■ **Provided information**
┌──
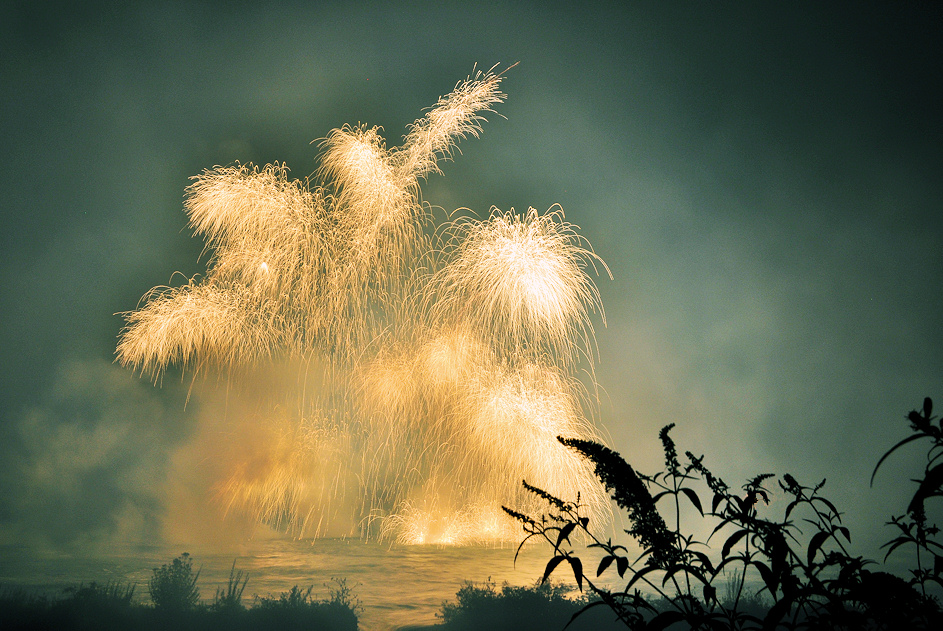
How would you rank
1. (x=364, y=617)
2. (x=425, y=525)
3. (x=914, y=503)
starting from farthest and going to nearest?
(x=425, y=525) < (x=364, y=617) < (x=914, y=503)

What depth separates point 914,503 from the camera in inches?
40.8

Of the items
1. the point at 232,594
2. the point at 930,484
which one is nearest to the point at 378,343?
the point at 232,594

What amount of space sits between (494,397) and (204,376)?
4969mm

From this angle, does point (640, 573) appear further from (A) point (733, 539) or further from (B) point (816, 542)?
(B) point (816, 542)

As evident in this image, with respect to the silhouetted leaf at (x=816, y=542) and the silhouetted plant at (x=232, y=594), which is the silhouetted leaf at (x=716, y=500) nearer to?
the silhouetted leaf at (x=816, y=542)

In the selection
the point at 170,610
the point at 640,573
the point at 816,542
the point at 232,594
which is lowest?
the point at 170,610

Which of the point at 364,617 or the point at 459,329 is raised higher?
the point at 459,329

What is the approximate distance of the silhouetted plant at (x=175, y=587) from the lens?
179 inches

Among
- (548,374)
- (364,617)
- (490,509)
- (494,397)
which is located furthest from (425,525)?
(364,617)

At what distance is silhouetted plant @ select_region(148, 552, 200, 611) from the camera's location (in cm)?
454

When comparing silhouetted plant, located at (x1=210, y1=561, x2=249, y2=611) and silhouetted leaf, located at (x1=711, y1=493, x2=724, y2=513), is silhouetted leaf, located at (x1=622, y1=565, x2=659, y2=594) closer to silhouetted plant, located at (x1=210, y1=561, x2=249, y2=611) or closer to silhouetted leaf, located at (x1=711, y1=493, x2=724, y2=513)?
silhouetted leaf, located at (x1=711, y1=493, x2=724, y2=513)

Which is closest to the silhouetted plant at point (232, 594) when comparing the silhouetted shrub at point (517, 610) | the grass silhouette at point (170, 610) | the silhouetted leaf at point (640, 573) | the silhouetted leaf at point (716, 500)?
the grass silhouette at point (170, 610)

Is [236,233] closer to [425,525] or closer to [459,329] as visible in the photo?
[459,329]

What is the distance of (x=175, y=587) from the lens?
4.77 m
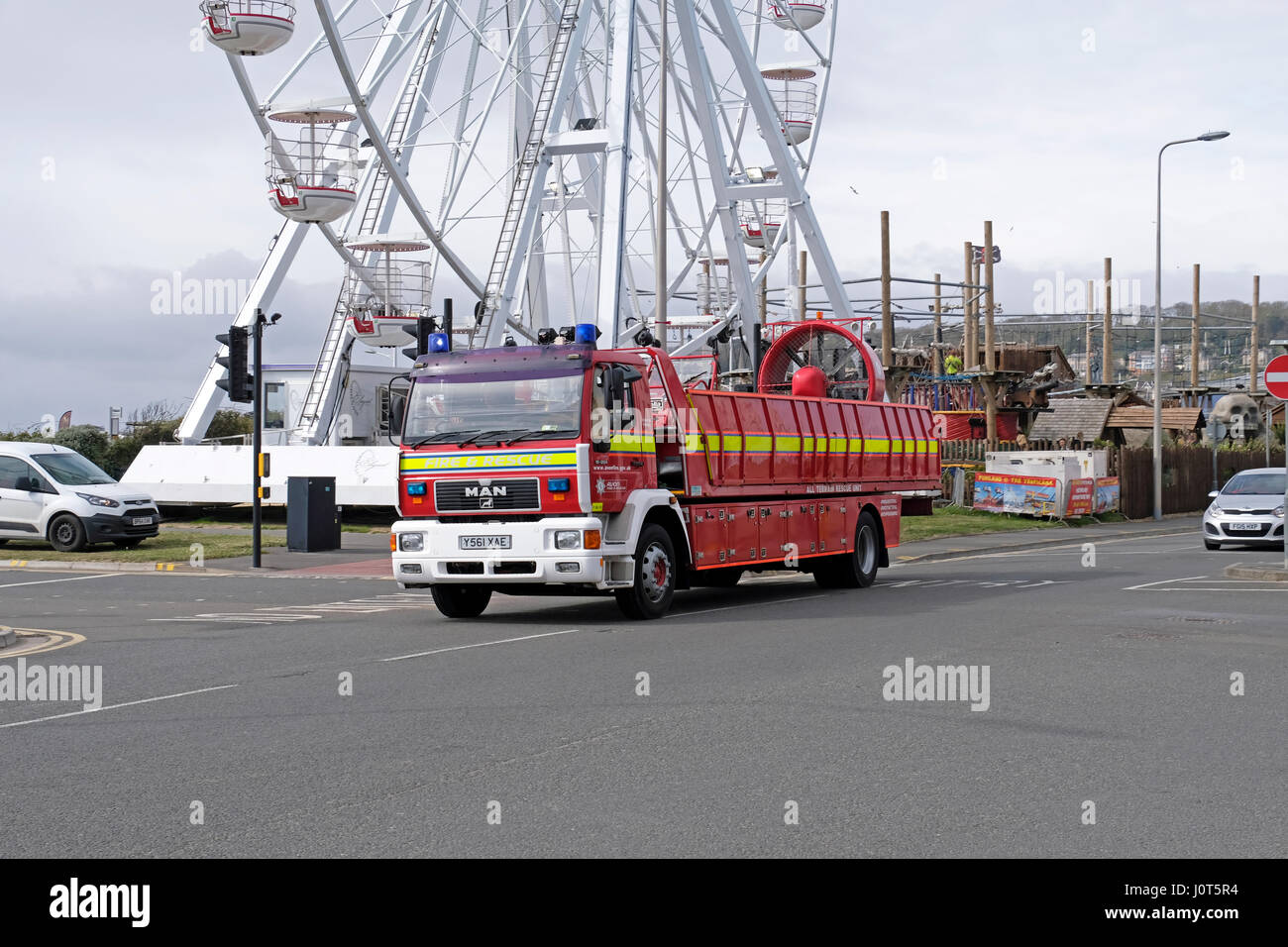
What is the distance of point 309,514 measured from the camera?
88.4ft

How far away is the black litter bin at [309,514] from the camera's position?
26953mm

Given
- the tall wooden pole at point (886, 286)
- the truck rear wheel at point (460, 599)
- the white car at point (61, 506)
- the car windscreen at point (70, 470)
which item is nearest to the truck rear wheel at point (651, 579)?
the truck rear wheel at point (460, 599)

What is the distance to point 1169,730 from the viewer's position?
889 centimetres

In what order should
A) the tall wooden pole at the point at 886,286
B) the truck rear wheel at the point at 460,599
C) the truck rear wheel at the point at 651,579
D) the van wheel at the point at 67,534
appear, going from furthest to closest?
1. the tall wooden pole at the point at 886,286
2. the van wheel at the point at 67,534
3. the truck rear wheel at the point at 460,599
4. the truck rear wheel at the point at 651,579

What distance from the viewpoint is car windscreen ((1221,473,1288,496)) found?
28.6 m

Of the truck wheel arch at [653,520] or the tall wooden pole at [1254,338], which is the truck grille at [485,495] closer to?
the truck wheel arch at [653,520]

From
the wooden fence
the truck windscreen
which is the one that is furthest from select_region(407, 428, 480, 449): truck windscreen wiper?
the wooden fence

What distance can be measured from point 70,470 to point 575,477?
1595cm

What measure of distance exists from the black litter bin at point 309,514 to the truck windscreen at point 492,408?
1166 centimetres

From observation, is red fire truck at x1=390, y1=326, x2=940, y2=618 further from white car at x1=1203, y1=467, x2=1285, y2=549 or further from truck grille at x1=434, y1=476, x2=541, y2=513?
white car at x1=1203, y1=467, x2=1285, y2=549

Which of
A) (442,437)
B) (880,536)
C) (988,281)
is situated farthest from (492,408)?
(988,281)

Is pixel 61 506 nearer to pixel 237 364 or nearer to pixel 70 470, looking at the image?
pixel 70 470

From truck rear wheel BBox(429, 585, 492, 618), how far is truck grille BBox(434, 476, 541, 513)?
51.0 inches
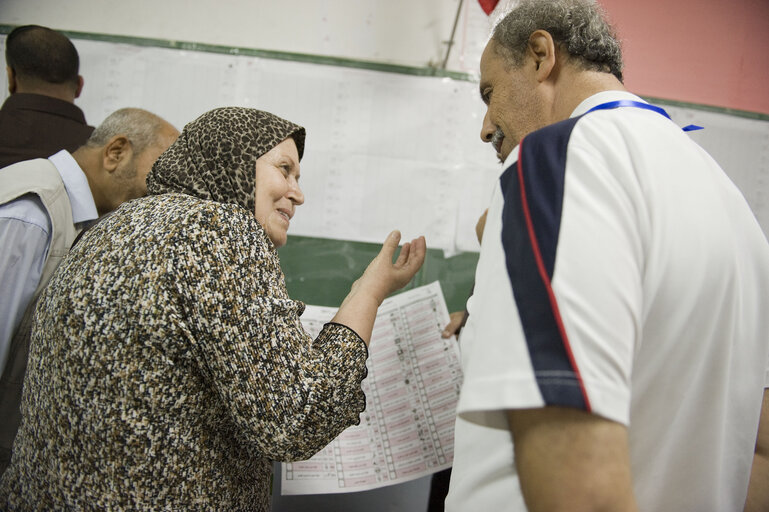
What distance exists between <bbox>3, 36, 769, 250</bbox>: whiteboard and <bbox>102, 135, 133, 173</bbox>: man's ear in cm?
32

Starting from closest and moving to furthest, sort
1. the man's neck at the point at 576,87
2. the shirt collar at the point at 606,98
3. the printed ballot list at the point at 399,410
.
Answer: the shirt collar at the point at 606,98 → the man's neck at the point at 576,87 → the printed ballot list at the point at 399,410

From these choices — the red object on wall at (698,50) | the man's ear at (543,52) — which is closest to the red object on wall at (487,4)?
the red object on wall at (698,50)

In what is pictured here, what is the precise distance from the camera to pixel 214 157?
└──
■ **Required task**
Return all of the items above word for word, leaving out the pictures.

■ **Solution to the problem**
How would you rank
1. (x=364, y=617)
2. (x=425, y=525)
3. (x=914, y=503)
starting from farthest and going to nearest?
(x=425, y=525) < (x=364, y=617) < (x=914, y=503)

What depth separates point 914,503 from the camera in inches?
40.8

Of the items
1. the point at 232,594
2. the point at 930,484
which one is nearest to the point at 378,343?
the point at 232,594

What amount of space sits between (494,397) and (204,376)?
4969mm

From this angle, does point (640, 573) appear further from (A) point (733, 539) or further from (B) point (816, 542)?
(B) point (816, 542)

As evident in this image, with respect to the silhouetted leaf at (x=816, y=542) and the silhouetted plant at (x=232, y=594), which is the silhouetted leaf at (x=716, y=500) nearer to?
the silhouetted leaf at (x=816, y=542)

In the selection
the point at 170,610
the point at 640,573
the point at 816,542
the point at 232,594
which is lowest?
the point at 170,610

Which of the point at 364,617 or the point at 459,329 is raised higher?
the point at 459,329

What is the approximate distance of the silhouetted plant at (x=175, y=587) from the lens?
179 inches

Among
- (548,374)
- (364,617)
- (490,509)
- (494,397)
which is located furthest from (425,525)?
(364,617)

At what distance is silhouetted plant @ select_region(148, 552, 200, 611) from the camera's location (in cm)?
454

When comparing silhouetted plant, located at (x1=210, y1=561, x2=249, y2=611) and silhouetted leaf, located at (x1=711, y1=493, x2=724, y2=513), is silhouetted leaf, located at (x1=622, y1=565, x2=659, y2=594) closer to silhouetted plant, located at (x1=210, y1=561, x2=249, y2=611) or closer to silhouetted leaf, located at (x1=711, y1=493, x2=724, y2=513)?
silhouetted leaf, located at (x1=711, y1=493, x2=724, y2=513)

Which is closest to the silhouetted plant at point (232, 594) when comparing the silhouetted shrub at point (517, 610) | the grass silhouette at point (170, 610) | the silhouetted leaf at point (640, 573) | the silhouetted leaf at point (716, 500)?
the grass silhouette at point (170, 610)

Is [236,233] closer to [425,525] or closer to [459,329] as visible in the photo?
[459,329]

What is the distance of (x=175, y=587) from the lens?
4.77 m
What is the distance of point 309,514 measured from the camera?
88.4ft

How far away is the black litter bin at [309,514] from the camera's position?
26953mm

Given
- the tall wooden pole at point (886, 286)
- the truck rear wheel at point (460, 599)
- the white car at point (61, 506)
- the car windscreen at point (70, 470)
which item is nearest to the truck rear wheel at point (651, 579)?
the truck rear wheel at point (460, 599)

What is the distance to point 1169,730 from the viewer's position?
889 centimetres

In what order should
A) the tall wooden pole at the point at 886,286
B) the truck rear wheel at the point at 460,599
C) the truck rear wheel at the point at 651,579
D) the van wheel at the point at 67,534
appear, going from furthest to closest?
1. the tall wooden pole at the point at 886,286
2. the van wheel at the point at 67,534
3. the truck rear wheel at the point at 460,599
4. the truck rear wheel at the point at 651,579

What distance from the viewpoint is car windscreen ((1221,473,1288,496)) found?
28.6 m

Of the truck wheel arch at [653,520] or the tall wooden pole at [1254,338], which is the truck grille at [485,495] closer to?
the truck wheel arch at [653,520]

From
the wooden fence
the truck windscreen
which is the one that is furthest from select_region(407, 428, 480, 449): truck windscreen wiper?
the wooden fence

What distance can be measured from point 70,470 to point 575,477?
1595cm

What measure of distance exists from the black litter bin at point 309,514 to the truck windscreen at point 492,408?
1166 centimetres

From observation, is red fire truck at x1=390, y1=326, x2=940, y2=618 further from white car at x1=1203, y1=467, x2=1285, y2=549 or further from truck grille at x1=434, y1=476, x2=541, y2=513?
white car at x1=1203, y1=467, x2=1285, y2=549

Which of
A) (442,437)
B) (880,536)
C) (988,281)
is situated farthest from (492,408)?
(988,281)

Is pixel 61 506 nearer to pixel 237 364 or nearer to pixel 70 470, looking at the image?
pixel 70 470

From truck rear wheel BBox(429, 585, 492, 618), how far is truck grille BBox(434, 476, 541, 513)?
51.0 inches
What distance exists between <bbox>3, 36, 769, 250</bbox>: whiteboard and <bbox>102, 135, 133, 173</bbox>: man's ear in cm?
32

Starting from closest and moving to furthest, sort
1. the man's neck at the point at 576,87
2. the shirt collar at the point at 606,98
3. the printed ballot list at the point at 399,410
.
Answer: the shirt collar at the point at 606,98 → the man's neck at the point at 576,87 → the printed ballot list at the point at 399,410

From these choices — the red object on wall at (698,50) | the man's ear at (543,52) — which is closest to the red object on wall at (487,4)?
the red object on wall at (698,50)

In what is pictured here, what is the precise distance from the camera to pixel 214 157?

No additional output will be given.